Construction of a Ball Valve
Major components of the ball valve are the body, spherical plug, and seats. Ball valves are made in three general patterns: venturi port, full port, and reduced port. The full-port valve has an inside diameter equal to the inside diameter of the pipe. In the venturi and reduced-port styles, the port is generally one pipe size smaller than the line size. Stem sealing is accomplished by bolted packing glands and O-ring seals. Valves are also available with a lubricant-seal system that is similar to that available for plug valves. A typical lubrication system is illustrated in Fig. A10.21.
A ball valve may be unidirectional, bidirectional, or multidirectional, depending on the number of valve ports and the number of valve seats. Therefore, ball valves are referred to as 2-way, 3-way, 4-way, or 5-way multiport valves. A 2-way ball valve with a single seat will be unidirectional with the flow direction indicated. Even a 3-way, 4-way, or 5-way ball valve can be unidirectional when flow must enter through a designated port. A 2-way ball valve provided with two seats, one on the upstream side and the other on the downstream side of the ball, is termed a bidirectional valve. Multiple-port ball valves permit flows in more than one direction, thus eliminating the need for several valves.
Ball valves are manufactured in several different body configurations: top entry, side entry, split body, and three-piece body. The valve ends are available as butt welding, socket welding, flanged, threaded, soldering, or brazing ends.
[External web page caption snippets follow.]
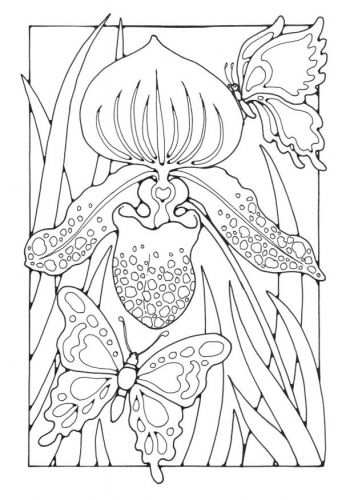 Kleurplaat Lelie Met Vlinders Kleurplaten Dieren Kleurplaten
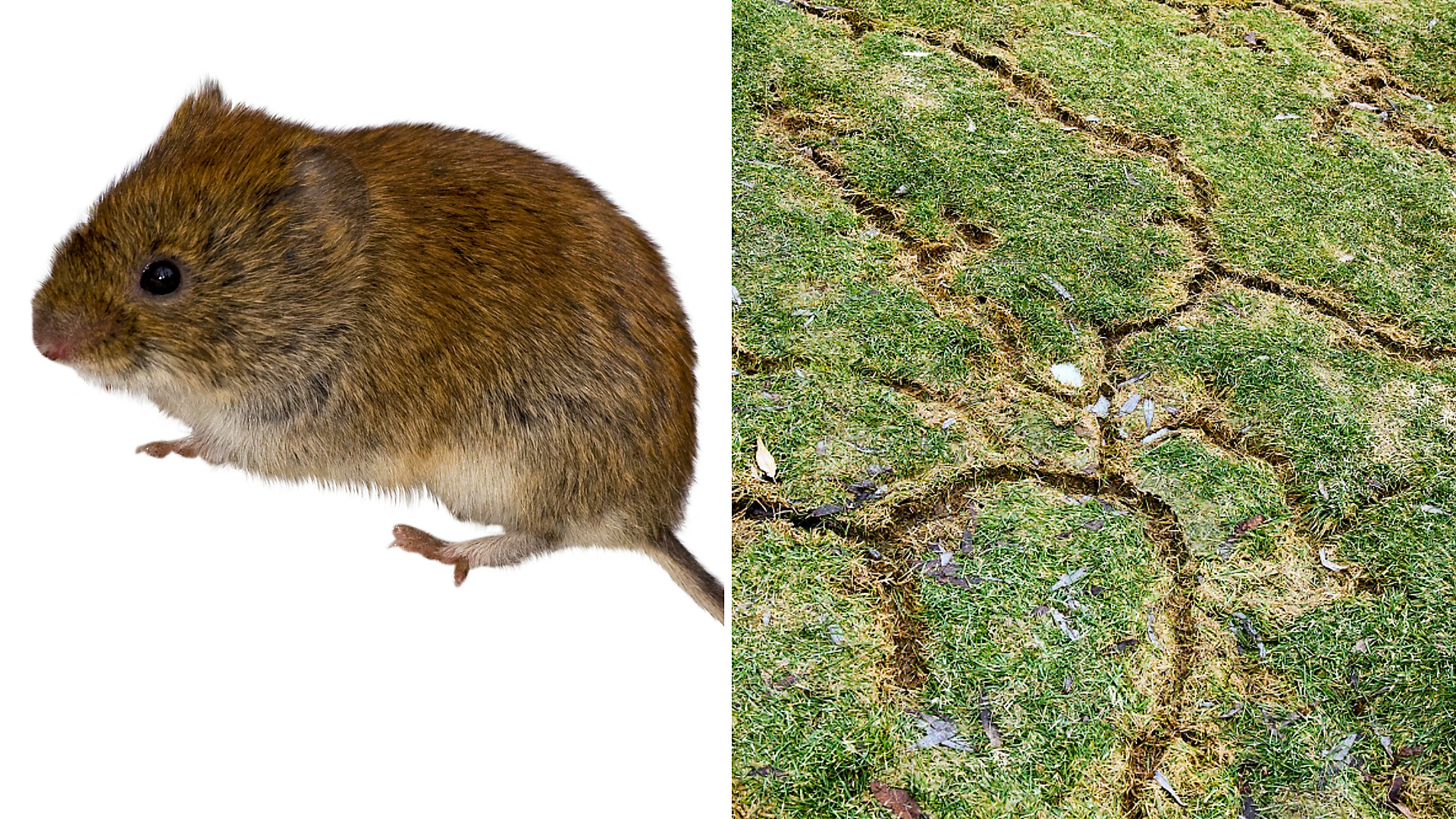 Voles and Vole Damage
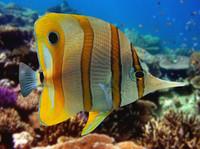 3ds max fish 05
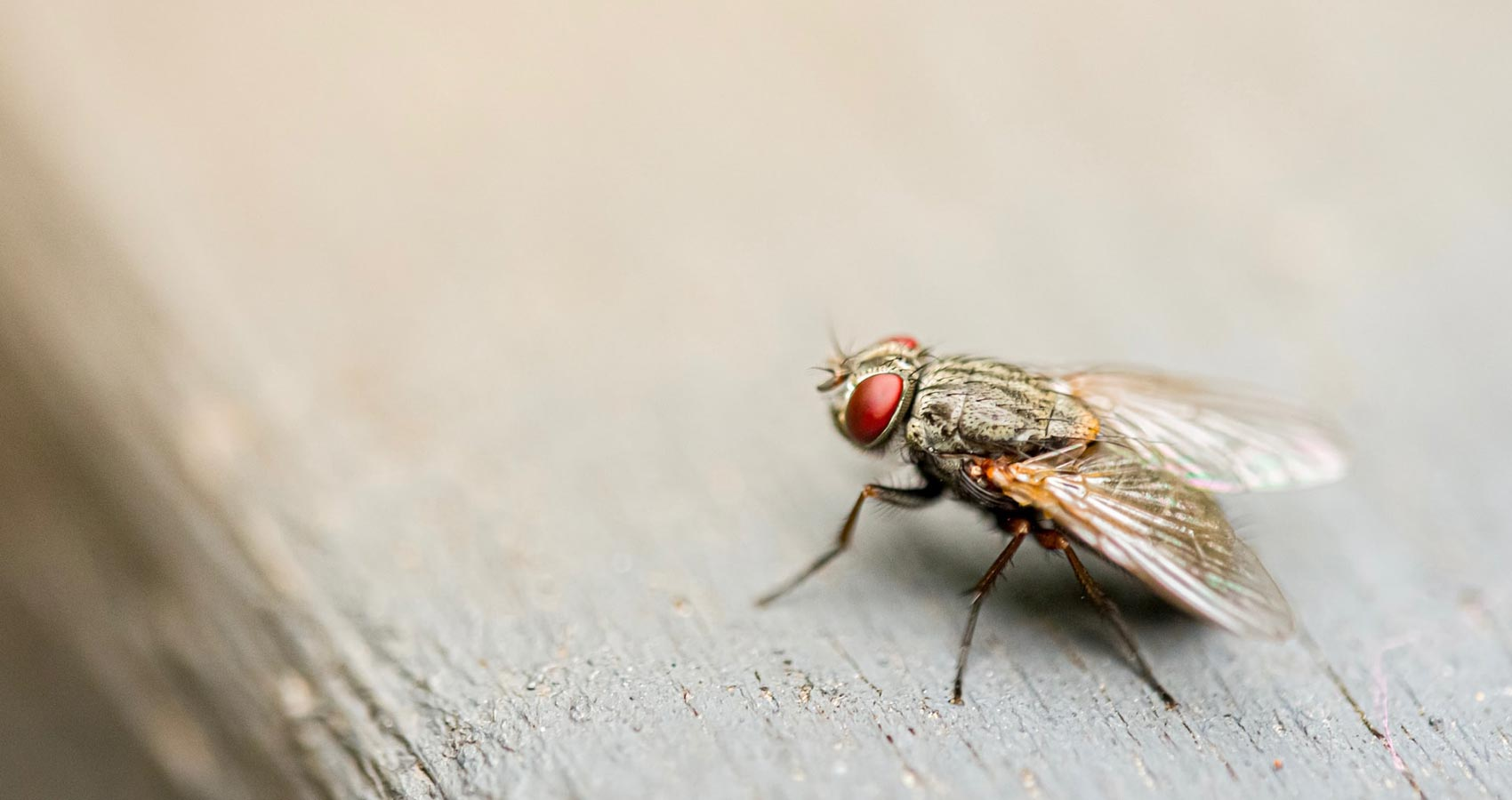 Merely A Fly, a poem written by Jane Briganti at Spillwords.com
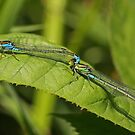 Small Red-Eyed (Tandem) by Robert Abraham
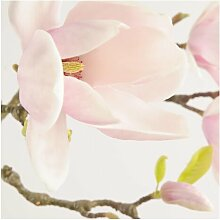 Matt Fototapete Royal Magnolia 1,92 m x 192 cm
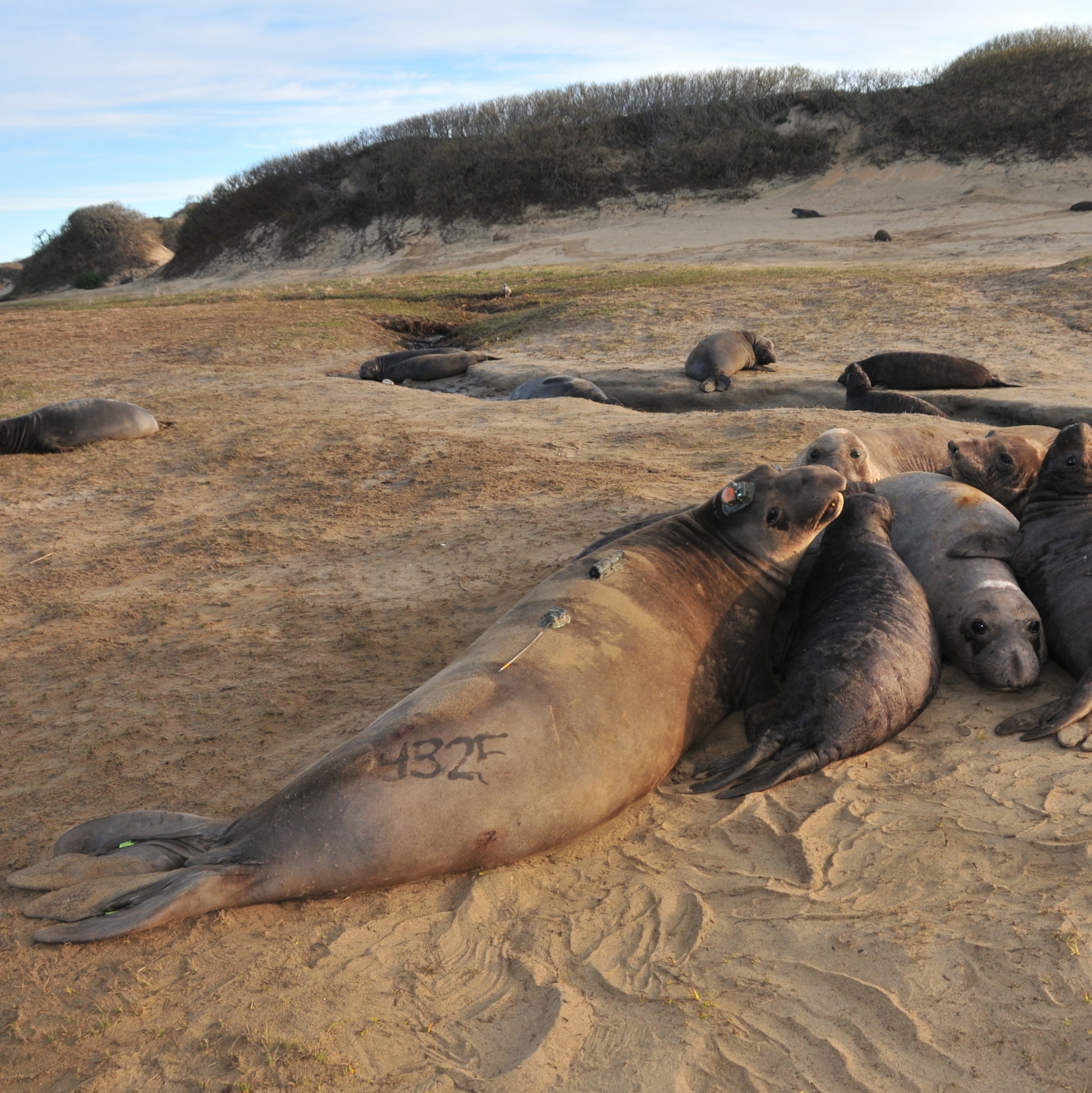 Elephant seals cluster together on the beach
Ball valves are manufactured in high and low-pressure classifications. The advances in ball valve designs have made it possible to use these valves in high pressure and high-temperature applications.
Types of Ball Valves
The following provides a brief description of types of ball valves:
Split-Body Ball Valve. The split body design consists of a two-part body, a cover, ball, seat rings, stem, and other internals. The two-part body is held together by a flange connection. One body part is smaller than the other. The ball is inserted in the larger body part, and the smaller body part is assembled by a bolted connection. The stuffing box is constructed integral with the larger body part. On smaller size split-body ball valves, the two-part body is joined by threaded connection. The flanged or threaded joint between the two-part body is an added source of potential leakage. Flanged end connections are commonly available on all sizes; however, they are standard for large size valves. NPS 2 (DN 50) and smaller split-body ball valves are furnished with screwed ends. The split-body ball valves are manufactured in sizes ranging from NPS ¹⁄₂ (DN 15) through NPS 36 (DN 900). Refer to Fig. A10.22.
Top-Entry Ball Valve. Top-entry ball valves allow access to valve internals for assembly, disassembly, repair, or maintenance by removal of the valve bonnet-cover. The valve is not required to be removed from the pipeline. Refer to Fig. A10.23.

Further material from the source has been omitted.